10 de julho de 2026
Regional

TSE nega recurso contra eleição municipal de 2004, em Pirajuí

Adilson Camargo
| Tempo de leitura: 2 min

Pirajuí - O Tribunal Superior Eleitoral (TSE) negou seguimento dos dois recursos que poderiam resultar em novas eleições em Pirajuí (58 quilômetros de Bauru).

As ações foram propostas pela Procuradoria Regional Eleitoral e pela Coligação “Acreditando em Pirajuí”, formada pelos partidos PPS, PL, PDT, PFL e PSDB. Ambas pedem o afastamento do atual prefeito, Jardel de Araújo (PV), por captação irregular de votos na eleição municipal de 2004. A coligação pede ainda o afastamento por abuso de poder político.

Os próprios advogados de acusação consideravam remotas as chances de uma vitória no TSE. As expectativas foram confirmadas esta semana pelo Tribunal.

Caso as denúncias fossem aceitas pelo TSE, havia o risco de nova eleição em Pirajuí. Isso porque a chapa que venceu a disputa no ano passado obteve mais de 50% dos votos válidos. Com a impugnação da chapa, os votos que ela recebeu também teriam de ser anulados.
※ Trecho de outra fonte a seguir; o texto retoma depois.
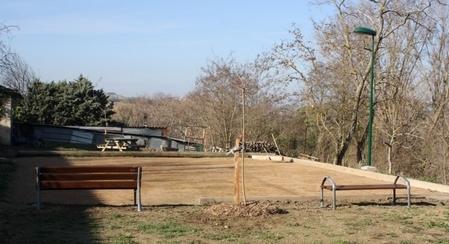 les-nouveaux-terrains-de-petanque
A denúncia de captação irregular de votos foi apresentada à Justiça Eleitoral quando o então prefeito Euclides Ferraz de Camargo (PMDB), candidato à reeleição, usou seu programa eleitoral gratuito no rádio para anunciar a distribuição de ‘braços de luz’ aos moradores. Para isso, bastava uma ligação para o telefone localizado no gabinete do prefeito.
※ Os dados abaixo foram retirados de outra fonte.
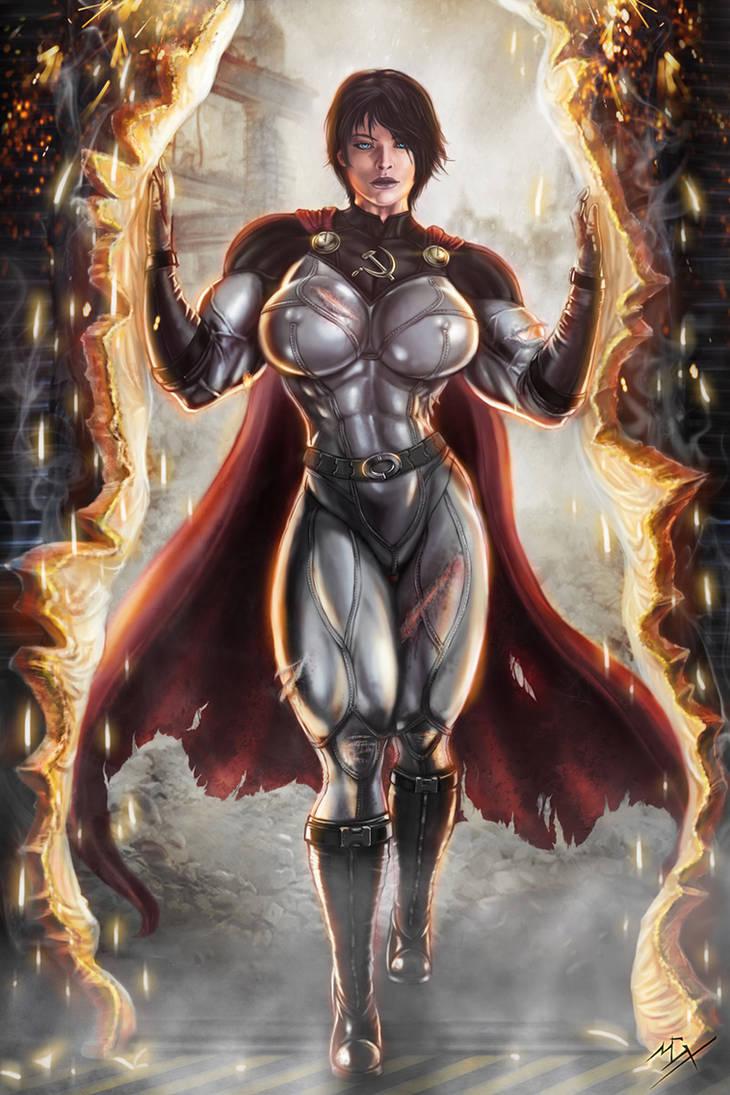 Soviet Superwoman, Rekindler of Hope by Soviet-Superwoman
Na ocasião, o vice-procurador-geral eleitoral, Mário José Gisi, considerou a distribuição de ‘braços de luz’ uma forma do então candidato à reeleição obter vantagens eleitorais em prejuízo aos demais candidatos.

Para o advogado Daniel Deperon de Macedo, que apresentou a ação em nome da Coligação “Acreditando em Pirajuí”, o episódio teria configurado também abuso do poder político, já que Euclides Camargo era prefeito da cidade.

A Justiça de Pirajuí considerou improcedente as duas ações, tanto a da Procuradoria como a da coligação. Essa decisão foi mantida pelo Tribunal Regional Eleitoral (TRE).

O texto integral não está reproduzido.